We test vendors' top-speed offerings

Group Test Anyone else remember how the death of the floppy disk was supposed to mean the end of the 'sneakernet' - files exchanged physically on a handy, portable storage format?

It never happened. Instead, floppies were briefly replaced by higher-capacity media like Iomega's Zip disk and then, when USB really took off, Flash drives. Nowadays, Flash drives are so ubiquitous you can pick low-capacity ones up for nowt at trade fairs.

Fast USB Flash Drives

Flash for Freedom: L-R Corsair Voyager 128, Patriot Xporter XT, Sony Click Excellence, Lexar Lightning and Kingston DataTraveler

The freebies might do for some folk, but plenty of us prefer something rather faster than oh-so-slow giveaways. USB 2.0 helped a lot, but there's still room for improvement, and drive makers are pushing ever faster drives. USB 3.0 will change the game, but it'll be a while before compatible Flash drives arrive - let alone low-cost ones.

We asked the main Flash key makers to lend us their fastest drives. We've focused on speed, but we've factored in portability, solidity and price when we came to choose our Recommended and Editors' Choice products.

The drive sequential and random read and write speeds were tested using CrystalDiskMark 2.2 running on a Windows XP Service Pack 3 machine. The drives were set not to use Windows' disk cacheing.

Since Flash drives aren't generally used as SSDs - you'll grab a file or two off it, but you won't be shuffling data back and forth almost constantly - the random results are less relevant here, though they give an indication of how good they drives are at transferring large numbers of small files.
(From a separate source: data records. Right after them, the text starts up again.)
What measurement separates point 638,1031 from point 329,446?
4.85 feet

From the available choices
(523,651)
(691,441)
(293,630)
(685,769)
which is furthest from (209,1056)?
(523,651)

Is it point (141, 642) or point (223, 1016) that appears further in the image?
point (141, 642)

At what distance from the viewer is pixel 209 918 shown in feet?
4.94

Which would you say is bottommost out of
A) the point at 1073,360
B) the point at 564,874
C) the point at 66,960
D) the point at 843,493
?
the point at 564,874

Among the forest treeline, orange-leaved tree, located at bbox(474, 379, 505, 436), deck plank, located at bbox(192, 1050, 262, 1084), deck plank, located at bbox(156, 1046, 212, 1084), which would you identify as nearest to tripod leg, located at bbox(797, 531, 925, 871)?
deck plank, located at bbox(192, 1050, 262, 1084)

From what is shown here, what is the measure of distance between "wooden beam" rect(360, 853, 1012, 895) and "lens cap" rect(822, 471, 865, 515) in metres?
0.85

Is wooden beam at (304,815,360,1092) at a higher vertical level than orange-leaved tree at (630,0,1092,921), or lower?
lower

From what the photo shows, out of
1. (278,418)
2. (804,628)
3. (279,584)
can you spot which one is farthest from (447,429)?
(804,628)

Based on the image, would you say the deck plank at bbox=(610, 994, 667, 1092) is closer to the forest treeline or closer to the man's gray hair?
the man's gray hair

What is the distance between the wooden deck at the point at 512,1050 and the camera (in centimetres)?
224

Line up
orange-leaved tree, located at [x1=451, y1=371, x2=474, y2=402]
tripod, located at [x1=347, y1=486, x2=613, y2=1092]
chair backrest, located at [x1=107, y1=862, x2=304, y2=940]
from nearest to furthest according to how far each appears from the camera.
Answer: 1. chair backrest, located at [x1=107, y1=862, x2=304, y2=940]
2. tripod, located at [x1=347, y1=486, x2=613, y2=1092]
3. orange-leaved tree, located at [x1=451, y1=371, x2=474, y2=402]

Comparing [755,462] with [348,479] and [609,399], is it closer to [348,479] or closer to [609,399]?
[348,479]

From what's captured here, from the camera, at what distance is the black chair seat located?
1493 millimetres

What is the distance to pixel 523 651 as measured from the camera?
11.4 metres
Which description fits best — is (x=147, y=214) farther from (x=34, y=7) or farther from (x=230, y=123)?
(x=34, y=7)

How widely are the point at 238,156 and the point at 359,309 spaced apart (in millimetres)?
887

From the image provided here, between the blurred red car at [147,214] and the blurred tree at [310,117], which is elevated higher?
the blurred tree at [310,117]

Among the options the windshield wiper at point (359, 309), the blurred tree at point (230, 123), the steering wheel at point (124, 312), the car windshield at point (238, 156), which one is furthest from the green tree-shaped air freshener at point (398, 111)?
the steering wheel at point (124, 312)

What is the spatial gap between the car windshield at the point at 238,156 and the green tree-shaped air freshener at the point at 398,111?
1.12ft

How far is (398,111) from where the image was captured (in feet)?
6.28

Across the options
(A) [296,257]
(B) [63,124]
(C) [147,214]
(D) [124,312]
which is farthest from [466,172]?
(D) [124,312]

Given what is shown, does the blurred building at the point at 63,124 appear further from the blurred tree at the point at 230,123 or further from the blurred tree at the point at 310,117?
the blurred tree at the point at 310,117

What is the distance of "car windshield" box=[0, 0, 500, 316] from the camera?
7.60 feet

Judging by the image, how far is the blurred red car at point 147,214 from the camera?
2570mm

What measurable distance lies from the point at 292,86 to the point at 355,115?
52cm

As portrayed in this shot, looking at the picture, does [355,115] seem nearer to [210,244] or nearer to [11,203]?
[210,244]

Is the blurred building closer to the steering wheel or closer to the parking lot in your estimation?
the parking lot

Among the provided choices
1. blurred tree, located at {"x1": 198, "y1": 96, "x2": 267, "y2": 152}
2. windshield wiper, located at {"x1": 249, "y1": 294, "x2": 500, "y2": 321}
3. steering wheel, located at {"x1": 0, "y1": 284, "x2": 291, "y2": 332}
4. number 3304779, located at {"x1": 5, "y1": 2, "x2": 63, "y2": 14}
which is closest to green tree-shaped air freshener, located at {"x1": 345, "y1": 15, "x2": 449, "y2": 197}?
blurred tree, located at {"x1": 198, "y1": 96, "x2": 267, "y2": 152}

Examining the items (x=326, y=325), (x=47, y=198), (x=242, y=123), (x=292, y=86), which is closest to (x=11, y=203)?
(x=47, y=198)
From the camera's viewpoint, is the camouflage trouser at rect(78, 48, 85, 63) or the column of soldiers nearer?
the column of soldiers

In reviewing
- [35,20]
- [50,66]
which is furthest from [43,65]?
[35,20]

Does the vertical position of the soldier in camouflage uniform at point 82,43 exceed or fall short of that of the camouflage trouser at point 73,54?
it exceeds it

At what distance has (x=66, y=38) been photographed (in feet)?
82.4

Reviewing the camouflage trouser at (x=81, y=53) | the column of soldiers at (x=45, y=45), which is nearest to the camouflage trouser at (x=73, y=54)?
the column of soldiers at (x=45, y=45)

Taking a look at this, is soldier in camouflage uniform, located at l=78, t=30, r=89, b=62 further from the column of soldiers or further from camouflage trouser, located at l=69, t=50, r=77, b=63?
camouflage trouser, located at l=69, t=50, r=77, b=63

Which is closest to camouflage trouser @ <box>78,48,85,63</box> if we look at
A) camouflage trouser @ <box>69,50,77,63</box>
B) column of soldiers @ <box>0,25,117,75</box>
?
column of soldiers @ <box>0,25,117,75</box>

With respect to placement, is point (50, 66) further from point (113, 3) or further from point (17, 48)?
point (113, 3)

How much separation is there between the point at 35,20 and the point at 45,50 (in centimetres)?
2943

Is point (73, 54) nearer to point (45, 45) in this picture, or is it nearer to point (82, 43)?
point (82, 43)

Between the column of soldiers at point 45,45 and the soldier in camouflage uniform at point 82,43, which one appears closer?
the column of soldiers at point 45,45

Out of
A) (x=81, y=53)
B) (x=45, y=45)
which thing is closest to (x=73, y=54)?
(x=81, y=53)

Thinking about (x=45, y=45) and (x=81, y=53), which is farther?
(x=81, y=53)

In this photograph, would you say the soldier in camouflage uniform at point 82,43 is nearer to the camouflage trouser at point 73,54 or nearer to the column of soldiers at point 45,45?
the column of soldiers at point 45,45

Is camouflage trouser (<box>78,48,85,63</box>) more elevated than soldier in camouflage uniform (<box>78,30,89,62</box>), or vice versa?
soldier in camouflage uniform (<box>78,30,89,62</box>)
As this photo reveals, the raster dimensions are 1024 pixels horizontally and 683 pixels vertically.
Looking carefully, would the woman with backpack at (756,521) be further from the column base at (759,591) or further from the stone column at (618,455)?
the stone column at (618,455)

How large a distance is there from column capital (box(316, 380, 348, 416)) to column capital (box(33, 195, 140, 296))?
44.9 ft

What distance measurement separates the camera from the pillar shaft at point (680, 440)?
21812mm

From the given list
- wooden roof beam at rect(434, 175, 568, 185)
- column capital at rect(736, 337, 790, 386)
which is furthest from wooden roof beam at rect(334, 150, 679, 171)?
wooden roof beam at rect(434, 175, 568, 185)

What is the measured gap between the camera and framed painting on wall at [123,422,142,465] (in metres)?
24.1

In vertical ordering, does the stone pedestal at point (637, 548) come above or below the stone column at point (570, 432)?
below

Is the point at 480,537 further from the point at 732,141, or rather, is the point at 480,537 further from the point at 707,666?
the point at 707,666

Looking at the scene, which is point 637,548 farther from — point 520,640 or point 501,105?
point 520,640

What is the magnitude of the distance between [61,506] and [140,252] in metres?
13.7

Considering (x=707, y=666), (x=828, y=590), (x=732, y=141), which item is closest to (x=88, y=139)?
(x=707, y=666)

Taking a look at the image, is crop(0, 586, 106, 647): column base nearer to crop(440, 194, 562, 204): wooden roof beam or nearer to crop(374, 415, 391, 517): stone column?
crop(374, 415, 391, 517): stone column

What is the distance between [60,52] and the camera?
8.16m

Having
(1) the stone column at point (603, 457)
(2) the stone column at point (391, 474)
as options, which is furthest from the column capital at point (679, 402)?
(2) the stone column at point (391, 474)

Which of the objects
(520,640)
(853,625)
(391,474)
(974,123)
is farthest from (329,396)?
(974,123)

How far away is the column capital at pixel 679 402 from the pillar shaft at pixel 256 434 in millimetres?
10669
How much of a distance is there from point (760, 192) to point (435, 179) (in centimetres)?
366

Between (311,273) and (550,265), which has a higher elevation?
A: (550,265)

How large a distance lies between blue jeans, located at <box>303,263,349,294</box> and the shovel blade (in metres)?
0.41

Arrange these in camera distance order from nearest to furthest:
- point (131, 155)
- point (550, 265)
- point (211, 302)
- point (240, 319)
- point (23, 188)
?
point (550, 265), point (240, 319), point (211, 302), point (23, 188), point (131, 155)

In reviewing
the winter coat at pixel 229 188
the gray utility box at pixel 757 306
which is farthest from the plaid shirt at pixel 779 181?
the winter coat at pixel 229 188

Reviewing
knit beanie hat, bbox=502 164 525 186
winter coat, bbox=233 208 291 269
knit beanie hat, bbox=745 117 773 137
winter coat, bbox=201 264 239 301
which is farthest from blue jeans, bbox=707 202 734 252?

These products are used for bulk transfers, so it's the sequential speeds we're most interested in here.

Fast USB Flash Drives

(L-R) LaCie IamaKey, Corsair Voyager 32, PNY Optima and SanDisk Cruzer Contour

We also tested real-world data read and writes on a MacBook Air using a single 2GB file and a 1GB folder containing 100 10MB files. The test files were copied to the drive, duplicated on the drive and then copied back to the host machine. We timed each transfer then fully shut down the machine, waited 15 seconds or so, and rebooted to test the next product in the list.